Nel 1973 il giovane John Paul Getty III, nipote del magnate del petrolio Jean Paul Getty, l’uomo più ricco del mondo e anche il più avido, fu rapito. Il riscatto fu fissato a diciassette milioni di dollari. Un’inezia per il facoltoso nonno, che però dichiarò di non voler pagare. Solo dopo mesi, e dopo aver ricevuto l’orecchio reciso di suo nipote, il vecchio si decise a pagare ai rapitori il risultato della trattativa: quattro milioni. Ma questa non è la storia pedissequa di quel rapimento.
La famiglia Getty ha disconosciuto lo script del nuovo film di Ridley Scott come Stephen King fece con lo Shining di Kubrick. Il paragone è forte, ma rende l’idea: la sceneggiatura non rispetta appieno la storia, è romanzata, è piegata alle esigenze narrative degli sceneggiatori, che volevano parlare di tutt’altro che di un adolescente rapito. I soldi, Tutti i soldi del mondo, sono l’oggetto d’interesse di questa analisi fredda, lucida, tendente all’asettico.

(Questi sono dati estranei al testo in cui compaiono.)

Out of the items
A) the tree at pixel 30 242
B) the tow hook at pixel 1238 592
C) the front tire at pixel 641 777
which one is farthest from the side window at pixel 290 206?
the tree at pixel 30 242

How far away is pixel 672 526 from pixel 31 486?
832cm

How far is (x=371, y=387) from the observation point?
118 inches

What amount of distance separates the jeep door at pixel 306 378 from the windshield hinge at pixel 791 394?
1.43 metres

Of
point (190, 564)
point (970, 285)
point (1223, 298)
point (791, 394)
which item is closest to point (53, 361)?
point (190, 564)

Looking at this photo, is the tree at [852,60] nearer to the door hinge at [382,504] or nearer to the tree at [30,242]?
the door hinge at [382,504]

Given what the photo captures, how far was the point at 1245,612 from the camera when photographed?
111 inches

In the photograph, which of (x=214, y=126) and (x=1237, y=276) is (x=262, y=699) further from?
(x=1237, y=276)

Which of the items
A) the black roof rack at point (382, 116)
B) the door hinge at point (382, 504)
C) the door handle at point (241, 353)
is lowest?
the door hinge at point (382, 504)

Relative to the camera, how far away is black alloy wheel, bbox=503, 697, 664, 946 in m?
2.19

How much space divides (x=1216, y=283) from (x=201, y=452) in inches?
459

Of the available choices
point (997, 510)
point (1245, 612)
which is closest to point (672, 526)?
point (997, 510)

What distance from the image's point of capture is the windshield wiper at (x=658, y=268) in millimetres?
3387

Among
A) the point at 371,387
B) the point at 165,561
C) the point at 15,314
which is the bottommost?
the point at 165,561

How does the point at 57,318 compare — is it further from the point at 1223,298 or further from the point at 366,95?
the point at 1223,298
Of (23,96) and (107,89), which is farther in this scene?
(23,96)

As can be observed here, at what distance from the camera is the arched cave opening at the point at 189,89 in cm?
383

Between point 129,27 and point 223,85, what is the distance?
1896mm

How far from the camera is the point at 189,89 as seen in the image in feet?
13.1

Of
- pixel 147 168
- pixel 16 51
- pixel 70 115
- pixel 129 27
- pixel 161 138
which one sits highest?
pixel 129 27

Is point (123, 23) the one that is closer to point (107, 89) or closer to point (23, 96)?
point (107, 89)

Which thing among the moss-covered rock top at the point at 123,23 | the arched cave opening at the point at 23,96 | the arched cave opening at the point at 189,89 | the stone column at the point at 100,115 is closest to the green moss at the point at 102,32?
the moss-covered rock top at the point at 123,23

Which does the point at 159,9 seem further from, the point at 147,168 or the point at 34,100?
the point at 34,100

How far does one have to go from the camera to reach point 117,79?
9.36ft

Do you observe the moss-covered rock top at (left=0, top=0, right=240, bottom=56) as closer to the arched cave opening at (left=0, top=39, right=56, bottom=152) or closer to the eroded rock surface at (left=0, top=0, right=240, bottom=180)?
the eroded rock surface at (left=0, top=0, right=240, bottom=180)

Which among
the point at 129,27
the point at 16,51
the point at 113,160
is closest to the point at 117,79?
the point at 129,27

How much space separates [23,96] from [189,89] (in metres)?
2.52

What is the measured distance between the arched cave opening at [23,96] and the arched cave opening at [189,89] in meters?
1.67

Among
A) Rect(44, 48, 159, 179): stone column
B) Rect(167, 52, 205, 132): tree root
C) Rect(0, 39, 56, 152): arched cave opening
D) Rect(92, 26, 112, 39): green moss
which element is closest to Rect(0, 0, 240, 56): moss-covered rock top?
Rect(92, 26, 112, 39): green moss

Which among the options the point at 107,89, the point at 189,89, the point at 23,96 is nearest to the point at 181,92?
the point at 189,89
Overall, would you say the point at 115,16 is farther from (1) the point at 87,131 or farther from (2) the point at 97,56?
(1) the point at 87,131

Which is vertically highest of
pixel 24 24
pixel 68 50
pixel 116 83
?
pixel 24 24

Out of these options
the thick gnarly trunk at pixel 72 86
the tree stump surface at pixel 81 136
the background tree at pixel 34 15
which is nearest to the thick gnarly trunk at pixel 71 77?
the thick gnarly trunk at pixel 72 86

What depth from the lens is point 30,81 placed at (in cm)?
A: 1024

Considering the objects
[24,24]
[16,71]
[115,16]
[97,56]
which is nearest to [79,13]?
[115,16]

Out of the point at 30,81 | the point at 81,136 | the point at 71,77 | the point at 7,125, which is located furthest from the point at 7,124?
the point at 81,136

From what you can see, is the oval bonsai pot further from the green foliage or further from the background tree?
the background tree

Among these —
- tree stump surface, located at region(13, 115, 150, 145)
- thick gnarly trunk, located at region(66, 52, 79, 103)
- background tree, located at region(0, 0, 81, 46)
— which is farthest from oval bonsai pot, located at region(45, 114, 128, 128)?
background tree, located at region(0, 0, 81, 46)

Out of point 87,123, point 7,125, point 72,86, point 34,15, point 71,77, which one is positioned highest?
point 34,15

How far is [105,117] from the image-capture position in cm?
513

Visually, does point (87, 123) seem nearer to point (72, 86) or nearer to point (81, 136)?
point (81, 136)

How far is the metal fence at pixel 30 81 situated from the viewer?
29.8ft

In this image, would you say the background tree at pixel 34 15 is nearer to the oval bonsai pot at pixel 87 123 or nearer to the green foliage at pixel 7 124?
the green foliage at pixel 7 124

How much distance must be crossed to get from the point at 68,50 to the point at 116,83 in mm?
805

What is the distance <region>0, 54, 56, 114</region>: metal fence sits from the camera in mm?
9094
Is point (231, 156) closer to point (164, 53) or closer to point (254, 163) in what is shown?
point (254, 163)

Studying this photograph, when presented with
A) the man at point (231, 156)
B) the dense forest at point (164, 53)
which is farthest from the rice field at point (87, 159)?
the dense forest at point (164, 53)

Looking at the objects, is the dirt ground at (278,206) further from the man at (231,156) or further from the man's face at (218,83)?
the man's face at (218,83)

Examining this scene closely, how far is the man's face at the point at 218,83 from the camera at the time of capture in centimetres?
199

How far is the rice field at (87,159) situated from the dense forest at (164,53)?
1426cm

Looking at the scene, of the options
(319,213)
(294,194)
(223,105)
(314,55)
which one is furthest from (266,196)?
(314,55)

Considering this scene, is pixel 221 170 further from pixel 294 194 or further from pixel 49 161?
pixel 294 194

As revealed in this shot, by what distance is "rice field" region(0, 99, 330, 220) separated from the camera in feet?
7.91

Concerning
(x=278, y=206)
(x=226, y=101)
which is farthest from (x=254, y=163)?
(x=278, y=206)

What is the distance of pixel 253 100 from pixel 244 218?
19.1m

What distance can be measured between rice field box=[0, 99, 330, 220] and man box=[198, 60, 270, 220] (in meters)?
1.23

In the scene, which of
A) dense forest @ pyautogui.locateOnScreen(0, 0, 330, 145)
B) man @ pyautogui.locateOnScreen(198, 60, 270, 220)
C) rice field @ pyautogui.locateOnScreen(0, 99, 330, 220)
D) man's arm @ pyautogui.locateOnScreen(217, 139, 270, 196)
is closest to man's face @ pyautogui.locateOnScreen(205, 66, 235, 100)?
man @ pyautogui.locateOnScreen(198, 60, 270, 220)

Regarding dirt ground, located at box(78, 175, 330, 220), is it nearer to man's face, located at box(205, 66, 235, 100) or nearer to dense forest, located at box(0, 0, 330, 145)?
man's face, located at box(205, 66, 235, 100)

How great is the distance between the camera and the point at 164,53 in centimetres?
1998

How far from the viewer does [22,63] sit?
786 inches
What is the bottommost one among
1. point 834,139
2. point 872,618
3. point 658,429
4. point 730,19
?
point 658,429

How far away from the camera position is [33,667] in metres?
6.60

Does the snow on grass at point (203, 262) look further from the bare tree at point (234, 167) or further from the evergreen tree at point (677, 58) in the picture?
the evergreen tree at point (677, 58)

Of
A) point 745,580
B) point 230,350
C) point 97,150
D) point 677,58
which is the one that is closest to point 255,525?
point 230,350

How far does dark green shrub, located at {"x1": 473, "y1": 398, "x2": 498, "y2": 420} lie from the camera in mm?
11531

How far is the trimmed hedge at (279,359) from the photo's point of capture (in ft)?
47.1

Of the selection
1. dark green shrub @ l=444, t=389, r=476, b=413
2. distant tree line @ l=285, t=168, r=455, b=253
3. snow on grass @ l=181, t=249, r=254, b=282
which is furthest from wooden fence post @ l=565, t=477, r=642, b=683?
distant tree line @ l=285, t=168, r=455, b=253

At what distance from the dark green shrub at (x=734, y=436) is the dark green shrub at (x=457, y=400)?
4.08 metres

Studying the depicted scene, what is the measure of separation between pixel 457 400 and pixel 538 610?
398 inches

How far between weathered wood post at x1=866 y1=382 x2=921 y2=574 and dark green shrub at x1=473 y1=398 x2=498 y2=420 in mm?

Del film si è parlato molto e per altri motivi: Kevin Spacey, invecchiato da make-up prostatico, interpretava Getty. Dopo le accuse di molestie sessuali, Ridley Scott e la produzione hanno deciso di girare in tempi record tutte le sue scene, sostituendolo con il premio Oscar Christopher Plummer. Un’operazione ben più dispendiosa dell’eliminare un nome dalla locandina. E se da un lato resta la curiosità di vedere com’era l’interpretazione di Spacey, troviamo ora un Plummer coriaceo, inossidabile, perfetto per un regista come Scott, che quando il suo attore di punta pronuncia una battuta epica, deve percorrere con la macchina da presa il suo primo piano.
Tratto dall’omonimo libro di John Pearson e sceneggiato da David Scarpa, il film è un lungo racconto statico e generatore di ansia, e non è banale dare dinamismo ad azioni statiche e a tre o quattro ambientazioni. Una madre che compie il solo gesto di alzare il telefono per parlare con i rapitori di suo figlio, un ragazzo chiuso in posti fetidi, a cui non è concesso nemmeno lavarsi, un vecchio che se ne sta trincerato tra le sue ricchezze e non fa una piega. Eppure, nonostante il ritmo lento e la lunghezza oltre le due ore, la suspence resta alta per tutto il tempo, incollando lo spettatore alla poltrona, con gli occhi sgranati su una fotografia virata ai colori mattone e terracotta, che quasi fa sentire l’aridità in bocca.
Michelle Williams è all’ennesima prova che conferma il suo talento per ruoli drammatici, e Romain Duris è capace di salvare dai cliché il suo personaggio Cinquanta. Cliché che sono disseminati ovunque: dal Colosseo appena arriviamo a Roma, alla caratterizzazione dell’Italia, con troppe Vespa e Fiat 500 e battute semplicistiche come “calabresi teste dure”. Gli americani ci vedono così, e Scott prende la scorciatoia per l’ambientazione luogo-temporale, tanto che in molti non gli stanno perdonando il ridicolo covo delle Brigate Rosse.
Eppure la Roma che vediamo non è mai da cartolina; semmai è l’ossessione di un vecchio che resta povero dentro, perché è lo Scrooge del Canto di Natale come sarebbe nella realtà, incapace di trovare un valore oltre quello dei soldi. E a volersi fissare sulle inezie, si rischia di perdere la metafora, che invece è schiaffeggiata sugli spettatori. Getty e le mafie. Due imperi, come potevano essere allora USA e URSS, come potrebbero essere oggi USA e Islam, USA e Nord Corea. Nessuno cede, in mezzo la gente muore. Chiaro e semplice. Come nel botta e risposta chiave: “Di quanti soldi ha bisogno per sentirsi al sicuro?”. “Di più”.